Después de casi cuatro años volcando sentimientos en este
blog, se acaba convirtiendo en un “cajón de sastre” donde cabe todo, pero
especialmente recuerdos que surgen inesperadamente y que te motivan.
Recientemente estoy inmerso en un proyecto (mi agenda
dice que ya no caben, pero se le hará un huequito) que me ha retrotraído a una
infancia inocente y sin más preocupación que la de divertirse. Pero también
hubo jornadas de trabajo y contribución a la economía doméstica.
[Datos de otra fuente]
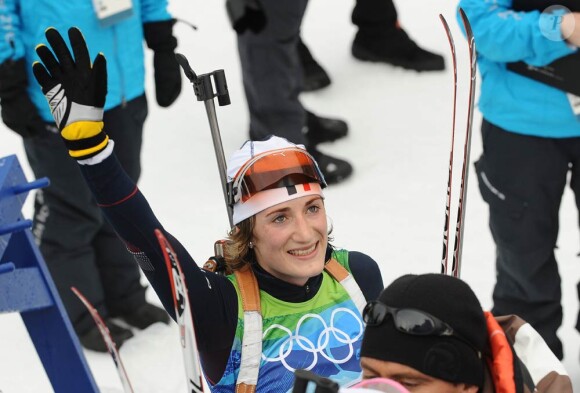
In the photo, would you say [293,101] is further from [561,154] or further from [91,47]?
[561,154]

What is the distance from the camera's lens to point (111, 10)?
464cm

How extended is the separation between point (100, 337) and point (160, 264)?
7.31ft

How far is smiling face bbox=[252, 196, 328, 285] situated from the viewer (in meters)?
3.14

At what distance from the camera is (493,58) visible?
13.6 ft

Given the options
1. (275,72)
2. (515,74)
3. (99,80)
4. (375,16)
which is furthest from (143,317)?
(375,16)

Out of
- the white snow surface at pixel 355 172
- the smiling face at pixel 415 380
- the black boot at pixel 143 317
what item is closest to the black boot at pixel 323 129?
the white snow surface at pixel 355 172

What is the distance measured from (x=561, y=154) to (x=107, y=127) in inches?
73.7

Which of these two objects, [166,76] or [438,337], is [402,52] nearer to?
[166,76]

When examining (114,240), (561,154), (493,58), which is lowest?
(114,240)

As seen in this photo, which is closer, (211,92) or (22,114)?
(211,92)

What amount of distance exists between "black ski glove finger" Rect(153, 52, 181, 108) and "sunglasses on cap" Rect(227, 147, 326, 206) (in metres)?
1.98

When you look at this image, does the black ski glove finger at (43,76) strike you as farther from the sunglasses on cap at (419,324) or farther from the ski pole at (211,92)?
the sunglasses on cap at (419,324)

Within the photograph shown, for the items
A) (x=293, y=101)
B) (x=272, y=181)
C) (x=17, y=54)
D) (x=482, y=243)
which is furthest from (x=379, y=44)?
(x=272, y=181)

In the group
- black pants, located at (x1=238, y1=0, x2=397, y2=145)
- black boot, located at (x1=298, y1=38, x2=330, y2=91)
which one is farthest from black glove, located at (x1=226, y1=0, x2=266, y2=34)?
black boot, located at (x1=298, y1=38, x2=330, y2=91)
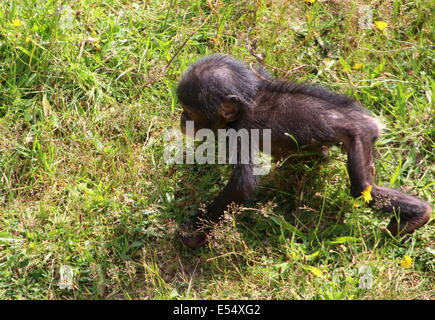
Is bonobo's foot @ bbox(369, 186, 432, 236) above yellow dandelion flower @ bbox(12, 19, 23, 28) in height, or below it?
below

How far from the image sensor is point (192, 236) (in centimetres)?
557

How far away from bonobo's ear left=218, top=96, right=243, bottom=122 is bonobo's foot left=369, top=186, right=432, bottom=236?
1.39m

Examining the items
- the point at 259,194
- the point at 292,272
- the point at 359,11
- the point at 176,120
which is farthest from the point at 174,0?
the point at 292,272

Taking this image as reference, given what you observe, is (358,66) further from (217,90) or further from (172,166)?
(172,166)

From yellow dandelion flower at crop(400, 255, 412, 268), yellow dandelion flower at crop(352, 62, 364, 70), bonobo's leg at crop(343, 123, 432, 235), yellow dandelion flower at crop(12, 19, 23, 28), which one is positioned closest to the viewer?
yellow dandelion flower at crop(400, 255, 412, 268)

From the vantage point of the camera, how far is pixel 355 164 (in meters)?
5.33

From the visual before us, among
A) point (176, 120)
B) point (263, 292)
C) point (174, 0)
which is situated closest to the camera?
point (263, 292)

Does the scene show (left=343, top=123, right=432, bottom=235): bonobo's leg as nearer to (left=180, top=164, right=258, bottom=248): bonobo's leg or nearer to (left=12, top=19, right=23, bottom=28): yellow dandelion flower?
(left=180, top=164, right=258, bottom=248): bonobo's leg

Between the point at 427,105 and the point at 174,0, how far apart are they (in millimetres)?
3026

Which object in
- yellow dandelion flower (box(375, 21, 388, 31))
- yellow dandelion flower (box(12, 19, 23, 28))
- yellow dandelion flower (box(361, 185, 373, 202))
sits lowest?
yellow dandelion flower (box(361, 185, 373, 202))

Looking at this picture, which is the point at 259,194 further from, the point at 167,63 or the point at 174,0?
the point at 174,0

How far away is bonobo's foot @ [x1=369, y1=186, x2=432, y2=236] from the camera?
5.34m

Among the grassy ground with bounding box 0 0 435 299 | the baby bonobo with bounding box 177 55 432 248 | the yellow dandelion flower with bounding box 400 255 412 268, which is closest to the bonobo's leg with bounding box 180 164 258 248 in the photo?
the baby bonobo with bounding box 177 55 432 248

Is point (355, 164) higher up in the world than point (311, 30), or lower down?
lower down
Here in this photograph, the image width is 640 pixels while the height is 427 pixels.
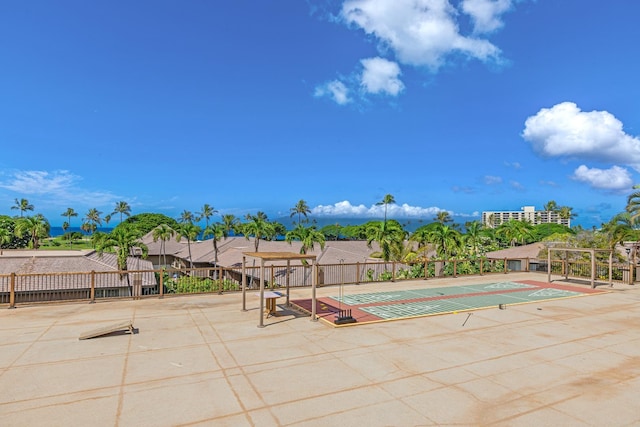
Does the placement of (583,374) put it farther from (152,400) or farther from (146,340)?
(146,340)

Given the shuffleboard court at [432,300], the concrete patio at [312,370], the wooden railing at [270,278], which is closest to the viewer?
the concrete patio at [312,370]

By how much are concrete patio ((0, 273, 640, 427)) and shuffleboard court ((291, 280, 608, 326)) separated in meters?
1.13

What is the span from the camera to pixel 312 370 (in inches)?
334

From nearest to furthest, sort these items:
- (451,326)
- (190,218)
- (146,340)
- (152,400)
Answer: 1. (152,400)
2. (146,340)
3. (451,326)
4. (190,218)

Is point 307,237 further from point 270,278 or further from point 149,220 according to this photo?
point 149,220

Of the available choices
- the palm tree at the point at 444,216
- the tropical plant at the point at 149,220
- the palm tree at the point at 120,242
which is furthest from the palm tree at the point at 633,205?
the tropical plant at the point at 149,220

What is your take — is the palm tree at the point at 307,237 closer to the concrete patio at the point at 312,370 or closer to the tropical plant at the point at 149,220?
the concrete patio at the point at 312,370

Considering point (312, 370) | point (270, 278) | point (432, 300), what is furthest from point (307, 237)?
point (312, 370)

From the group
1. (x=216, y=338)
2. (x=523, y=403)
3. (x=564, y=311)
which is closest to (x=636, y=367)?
(x=523, y=403)

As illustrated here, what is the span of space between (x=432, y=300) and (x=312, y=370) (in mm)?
9776

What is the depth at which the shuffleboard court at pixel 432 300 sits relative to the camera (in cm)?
1424

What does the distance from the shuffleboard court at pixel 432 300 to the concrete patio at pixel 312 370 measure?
1132 millimetres

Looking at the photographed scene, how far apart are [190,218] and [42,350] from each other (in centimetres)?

Con la altura justa para llegar al remolque ya echábamos
horas descargando y cargando camiones, luego furgoneta de reparto y a dar
vueltas por Niebla; un pueblo dividido en sectores para poder organizar la
carga (los restaurantes y bares tenían su propio sector). Si mal no recuerdo
desde los 9 ó 10 años ya andábamos cargando cajas, al principio cogidas con
ambas manos y sólo las de envases, luego poco a poco, llenas, de dos en dos y
los piques a ver quién cargaba más de golpe entre mi hermano Merce y yo. Más tarde
vino el reparto cercano, si la Plaza de la Feria se podía considerar cercano,
pues era la frontera que alcanzaba el carrito del que tirábamos, organizando un
escandaloso traqueteo de ida que se multiplicaba a la vuelta con los envases
vacíos.
Hubo de todo: cerveza, leche, batidos, vino, aguardiente,
bitters, tónicas, refrescos de cola…
Pero destacando sobre ellos los que venían desde la
cercana fábrica de San Juan del Puerto:
Con un
nombre al que hoy le podríamos dar mucho juego pasó de cajas de madera a otras
de alambre grueso que se clavaba en las manos, para finalizar en las
ultracómodas de plástico (si es que ya no se hacen las cosas como antes)
Aún
recuerdo su sabor ligeramente amargo que hoy me hubiese encantado mezclado con
un chorrito de vodka, pero que de niño sabía raro al tener que competir con
otros más comerciales y edulcorados.
Es
curioso cómo pequeños detalles hacen que vuelvan a ti miles y miles de
recuerdos. ¡Lo que daría por abrir la nevera y pillar uno de esos!